The present study has several limitations that should be noted. One of which is the fact that no measures of pain were used by the present study or Gross and Melzack (1978). Thus, it is unknown whether pain may be partially responsible for the difference found in the present study. It should also be noted that there was not a control drift (i.e., no brushing) condition. Thus meaning it remains unclear if the pressure cuff ischemia protocol would alter proprioceptive drift in nonillusion conditions, such information would provide us with a better understanding of whether it altered visuo-proprioceptive integration or visuo-tactile-proprioceptive integration. However, the present study was designed with the intention of making it similar to studies on the RHI in individuals with AN (e.g., Eshkevari et al., 2012), which did not have a no brushing condition. Future studies are needed to better characterize the mechanism(s) by which the pressure cuff ischemia protocol, described in the present study, altered proprioceptive drift.

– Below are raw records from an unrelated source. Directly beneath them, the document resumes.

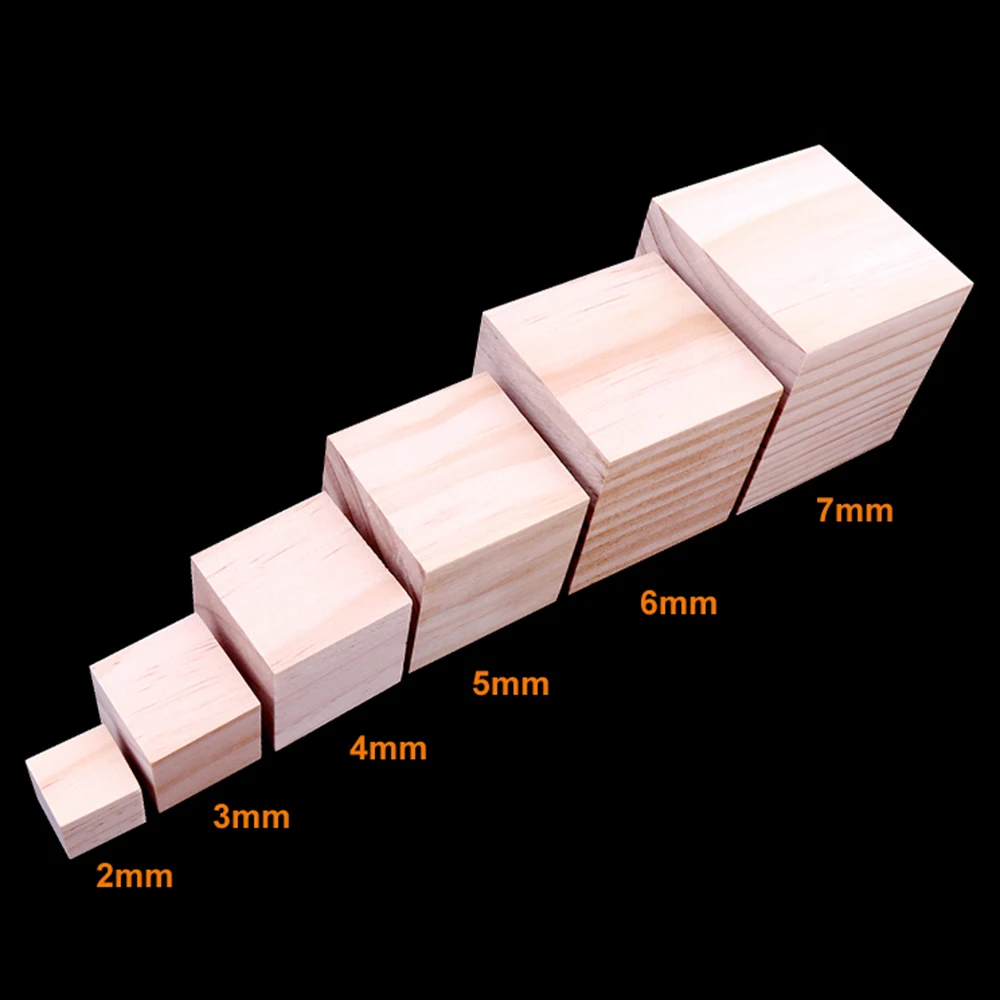 Sosna naturalna bloki Log Wood kwadratowe rzemiosło ręczne malowanie dekoracje z drewna blok dla małych dzieci Art Cube Model nauczania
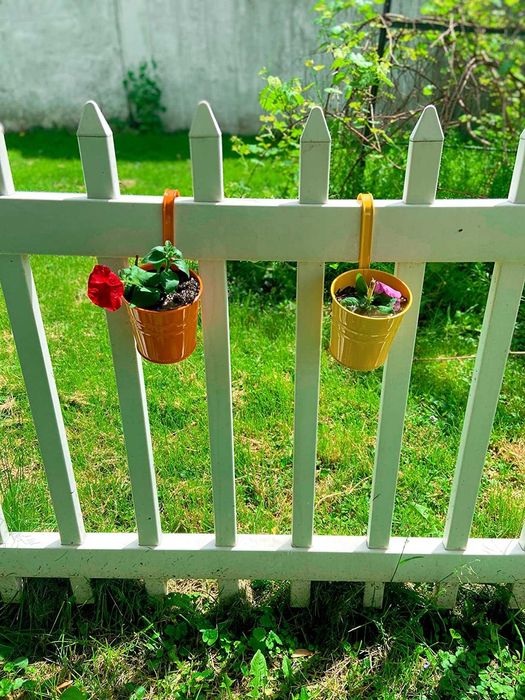 Doniczki na kwiaty 10 sztuk do ogrodu na taras balkon kolorowe GRATIS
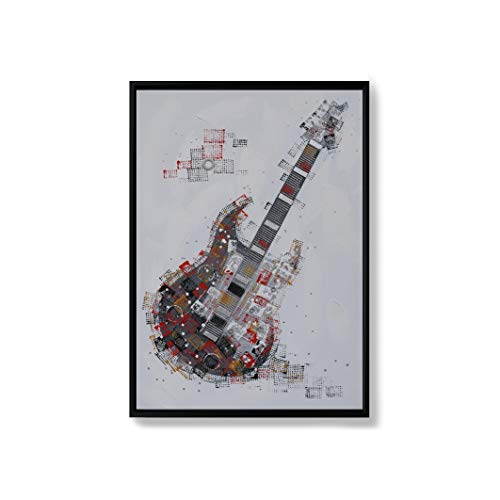 GITARA Leinwand handbemalt – 70 x 100 cm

In summary, the present study examined the impact of peripheral ischemia on the RHI using a pressure cuff ischemia protocol. It was found that peripheral ischemia increases proprioceptive drift (if visuo-tactile stimulation is synchronous) but does not affect body ownership questionnaire scores. Surprisingly, there was not a main effect of visuo-tactile stimulation on proprioceptive drift. The reason for this lack of main effect is not readily apparent; however, one possible explanation is that pressure cuff ischemia protocol resulted in a more pronounced difference between the synchronous and asynchronous stimulation, thus meaning that a larger control group may be needed before a main effect for visuo-tactile synchrony can be detected. The findings of the present study suggests that alterations to the cardiovascular system may impact one measure of the RHI (i.e., proprioceptive drift) and thus may be a source of individual differences with regards to susceptibility to the RHI. Furthermore, this study lends support to the growing literature suggesting that proprioceptive drift and body ownership are the result of different mechanisms. Clearly more work is needed to better understand how the cardiovascular system impacts measures of the RHI. We recommend studies on individuals with cardiovascular pathology (e.g., arterial diseases or AN) as well as neuroimaging studies that use manipulations similar to that of the present study.
Footnotes
Declaration of Conflicting Interests
The author(s) declared no potential conflicts of interest with respect to the research, authorship, and/or publication of this article.
Funding
The author(s) received no financial support for the research, authorship, and/or publication of this article.